> _CHALLENGE_
Convert the lines into a Markdown table with the columns Row and Line, starting at the line that contains "Time of clock at [833,362,864,391]: 3:23" and ending at the last line. Omit blank lines and leave the pictures out.

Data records
* * * *
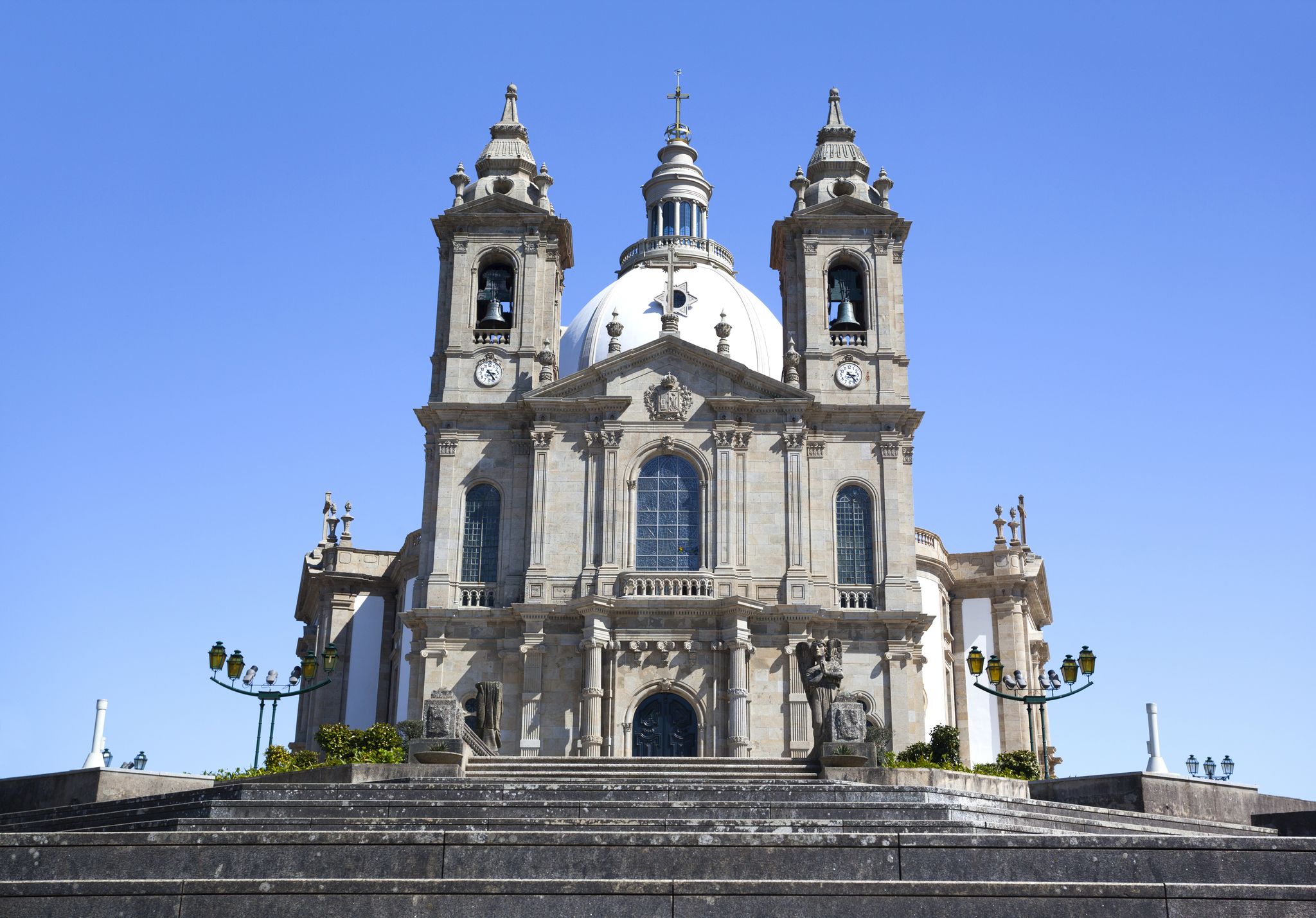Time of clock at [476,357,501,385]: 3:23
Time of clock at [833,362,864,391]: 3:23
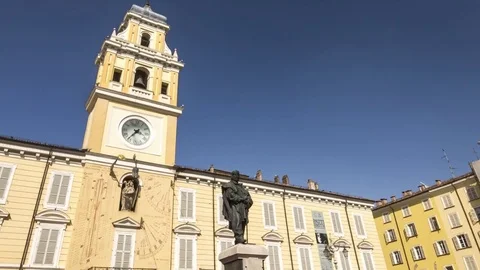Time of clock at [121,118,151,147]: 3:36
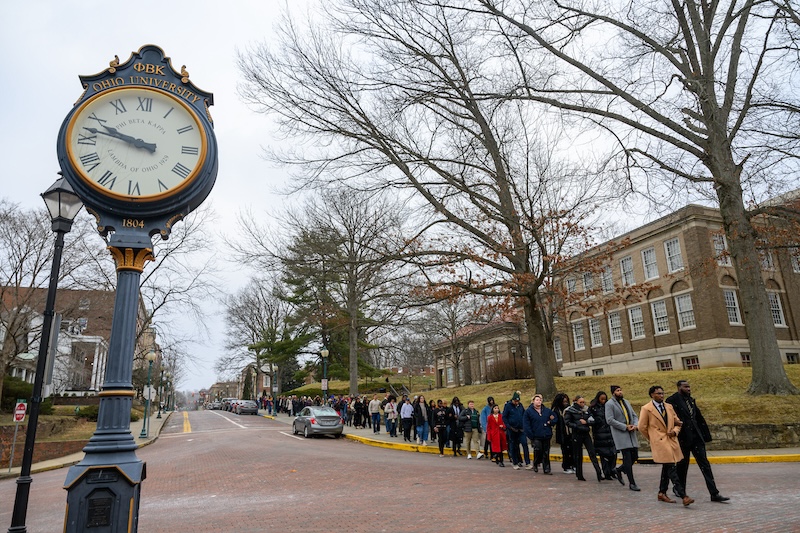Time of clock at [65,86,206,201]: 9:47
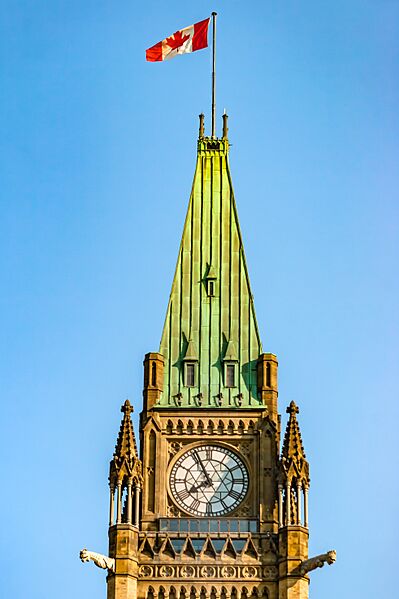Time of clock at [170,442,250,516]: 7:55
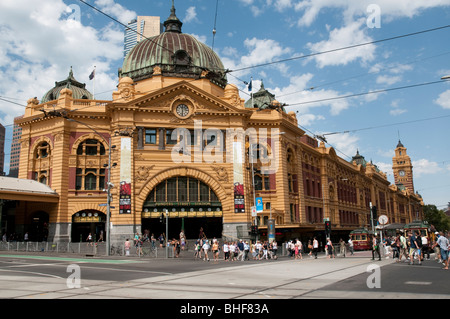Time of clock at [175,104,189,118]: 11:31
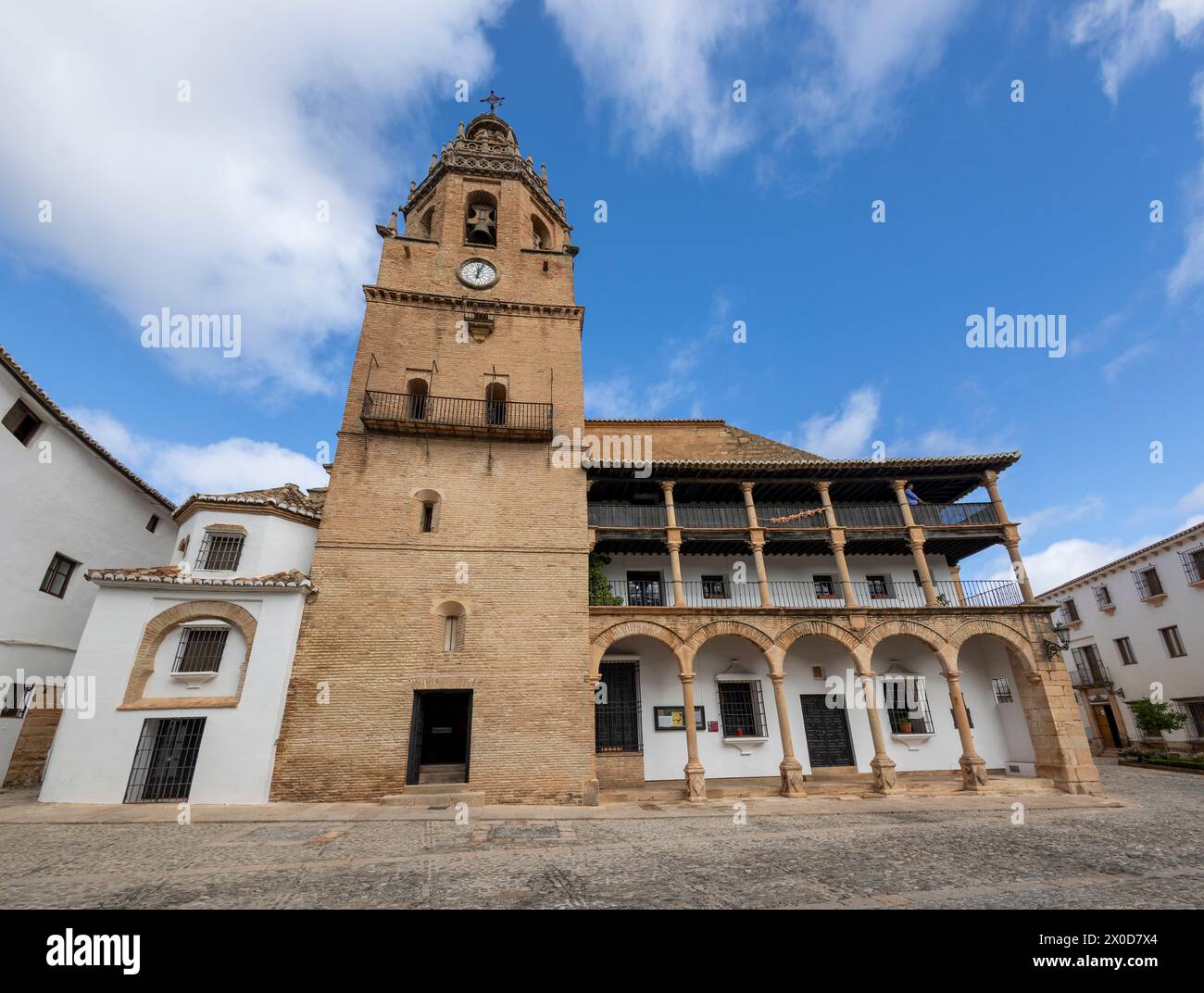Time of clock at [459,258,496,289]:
* * * *
> _FULL ANSWER_
| Row | Line |
|---|---|
| 1 | Time of clock at [833,362,864,391]: 3:23 |
| 2 | Time of clock at [121,118,151,147]: 3:36 |
| 3 | Time of clock at [65,86,206,201]: 9:47 |
| 4 | Time of clock at [170,442,250,516]: 7:55 |
| 5 | Time of clock at [175,104,189,118]: 11:31 |
| 6 | Time of clock at [459,258,496,289]: |